Given instruction 1: From the post on cable regulation, return the passage starting at "Nope. The federal" and ending at "around the edges.".
Given instruction 2:
Answer these questions about the post on cable regulation:
(a) What date does the post carry?
(b) What do the "must-carry" provisions force services to carry?
(c) How long does the writer give digital satellite before the government starts trying to destroy it?
Given instruction 3: Write the next part of the post on cable regulation, picking up after its final sentence.

Document excerpt:
──────────────────────────────
Re: CLASS ACTION LAW SUIT AGAINST MSOs

1996-04-27

Sender: •••@••.••• (Glen Raphael)

>I'm
>under the possibly mistaken impression that your government no longer
>prevents competition in the cable business.

Nope. The federal government still regulates prices and service levels in
various onerous ways and local governments generally license operators
under conditions which strongly discourage competition. It's a mess. Right
now if I buy a satellite dish for an apartment complex, contract with HBO
for a group license on a few premium channels, and resell access to those
channels to the tenants, I will be in violation of a law. Insanity it may
be, but there it is. *That* is the problem that needs fixing; all this
other stuff is just tweaking around the edges.

The irony is that it was the FCC's negative influence on the quality and
variety of *broadcast* television that drove everybody to go get cable. But
once cable became successful, the government started to mess with that as
well. "Price controls" that prop up prices by discouraging competition, and
content mandates ("must-carry" provisions) that force services to carry
local shopping networks and city council meetings instead of what the
customers are actually paying for. The next broadcast system that actually
provides decent value and service to the customer will probably be digital
satellite; I give that one at most 4 years before the government starts
trying to destroy it like it has all the others...
──────────────────────────────
Provided data:
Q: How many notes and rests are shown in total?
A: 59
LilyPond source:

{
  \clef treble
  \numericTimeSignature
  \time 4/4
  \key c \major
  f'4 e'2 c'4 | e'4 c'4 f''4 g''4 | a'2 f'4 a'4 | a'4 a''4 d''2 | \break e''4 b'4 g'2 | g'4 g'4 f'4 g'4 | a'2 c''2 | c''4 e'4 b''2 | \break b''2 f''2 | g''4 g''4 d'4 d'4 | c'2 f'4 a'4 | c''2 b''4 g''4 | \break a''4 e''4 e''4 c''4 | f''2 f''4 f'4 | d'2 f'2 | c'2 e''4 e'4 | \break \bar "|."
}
──────────────────────────────
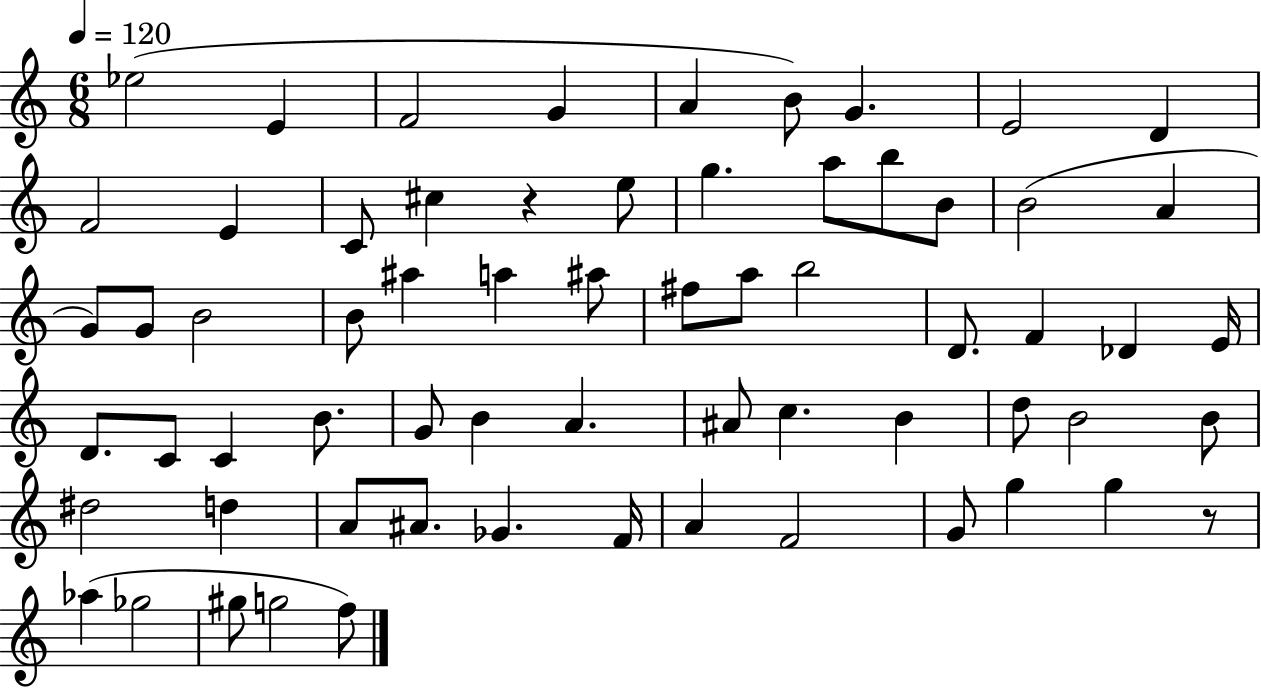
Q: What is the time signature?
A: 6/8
──────────────────────────────
Answer 1:
Nope. The federal government still regulates prices and service levels in
various onerous ways and local governments generally license operators
under conditions which strongly discourage competition. It's a mess. Right
now if I buy a satellite dish for an apartment complex, contract with HBO
for a group license on a few premium channels, and resell access to those
channels to the tenants, I will be in violation of a law. Insanity it may
be, but there it is. *That* is the problem that needs fixing; all this
other stuff is just tweaking around the edges.

Answer 2:
(a) 1996-04-27
(b) Local shopping networks and city council meetings
(c) At most 4 years

Answer 3:
>>The cable industry has a strangle-hold on the distribution of
>>television, preventing thousands of new and small video producers and
>>animators from exhibiting their work.

"The fast-food industry has a strangle-hold on the distribution of
hamburgers, preventing thousands of new and small sandwich producers from
selling their product. The FBC (Federal Burger Commission) will therefore
require that McDonalds set aside and make available 10% of its counter
space at reasonable rates so that local community sandwich-makers have an
opportunity to sell their wares."

>I don't understand why Richard seems to be so vehemently opposed to
>anything that the people in charge of corporations like telcos and
>cable providers do, and so enamored of the strange notion that
>government regulation of same will set us free.

Richard still clings to the notion that if we just put the right people in
charge, people with the right *intentions*, somehow they would set
everything right. He is focused on people, not process. Unfortunately,
power corrupts. And government regulators invariably have more power to
destroy than to create, so that's what they tend to do. Even Mother Theresa
would probably manage to screw things up if she were put in charge of the
FCC. And she wouldn't even need to accept funding from the PFF to do it...
:-)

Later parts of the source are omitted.